Conservative Outlook on Investment and Liquidity
Only 8% of retail firms plan to increase investments, while 20% are considering cutbacks. For the majority (72%), investment levels are expected to remain unchanged.
Equally bleak are the forecasts for financial liquidity – just 7% of businesses expect improvement, while a concerning 23% anticipate deterioration. This is the lowest liquidity outlook across all analyzed sectors.
Growing Demand for External Financing
The only positive signal comes from the area of external financing. 26% of businesses expect an increase in demand for such funding, compared to just 4% expecting a decrease. However, experts note that loans and leases are being used not for growth, but for sustaining daily operations – paying bills, salaries, and purchasing inventory.

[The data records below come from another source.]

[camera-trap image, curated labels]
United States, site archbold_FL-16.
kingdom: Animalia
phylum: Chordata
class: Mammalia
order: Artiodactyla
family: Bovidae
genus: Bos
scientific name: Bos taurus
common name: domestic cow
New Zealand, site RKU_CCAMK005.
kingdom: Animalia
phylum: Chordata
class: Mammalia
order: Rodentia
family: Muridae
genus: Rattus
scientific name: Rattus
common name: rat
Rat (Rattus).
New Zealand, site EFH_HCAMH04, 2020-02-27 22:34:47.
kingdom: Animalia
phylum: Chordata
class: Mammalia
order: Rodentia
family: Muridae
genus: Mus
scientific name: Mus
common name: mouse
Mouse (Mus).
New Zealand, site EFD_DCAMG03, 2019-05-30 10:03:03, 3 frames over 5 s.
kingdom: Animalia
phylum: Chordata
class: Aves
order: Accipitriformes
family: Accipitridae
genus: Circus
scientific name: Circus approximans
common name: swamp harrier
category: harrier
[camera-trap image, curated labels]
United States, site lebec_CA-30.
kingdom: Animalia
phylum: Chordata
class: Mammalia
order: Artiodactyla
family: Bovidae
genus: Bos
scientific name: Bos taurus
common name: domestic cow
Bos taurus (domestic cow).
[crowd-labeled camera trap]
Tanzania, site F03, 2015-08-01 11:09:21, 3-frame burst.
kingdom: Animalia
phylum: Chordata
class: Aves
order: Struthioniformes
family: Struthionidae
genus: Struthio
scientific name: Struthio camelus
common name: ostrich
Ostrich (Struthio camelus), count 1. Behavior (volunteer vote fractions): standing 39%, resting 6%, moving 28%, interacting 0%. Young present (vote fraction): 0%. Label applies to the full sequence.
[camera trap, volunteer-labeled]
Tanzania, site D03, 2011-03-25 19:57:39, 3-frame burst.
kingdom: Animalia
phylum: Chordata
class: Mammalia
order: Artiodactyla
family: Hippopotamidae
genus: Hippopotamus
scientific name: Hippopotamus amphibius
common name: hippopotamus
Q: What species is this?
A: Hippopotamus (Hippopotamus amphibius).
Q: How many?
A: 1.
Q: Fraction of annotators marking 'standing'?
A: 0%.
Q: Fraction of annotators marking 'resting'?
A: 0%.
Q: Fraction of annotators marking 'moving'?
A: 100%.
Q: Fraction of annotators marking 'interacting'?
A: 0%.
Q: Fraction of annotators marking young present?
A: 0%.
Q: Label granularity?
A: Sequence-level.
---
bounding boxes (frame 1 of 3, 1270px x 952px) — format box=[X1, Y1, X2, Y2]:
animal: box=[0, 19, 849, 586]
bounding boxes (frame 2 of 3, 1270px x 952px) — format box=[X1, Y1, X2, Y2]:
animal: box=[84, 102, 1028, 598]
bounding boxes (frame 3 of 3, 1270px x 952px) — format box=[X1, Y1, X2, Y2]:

Retail Lags Behind Other Sectors
Retail continues to rank lowest among all sectors surveyed in the EFL Barometer. In comparison, the main EFL Barometer index for all sectors in Q2 2025 stood at 50.6 points, a marginal drop of 0.1 point from Q1. This contrast highlights that while the broader economy faces challenges, the retail sector is particularly vulnerable to shifts in economic and social conditions.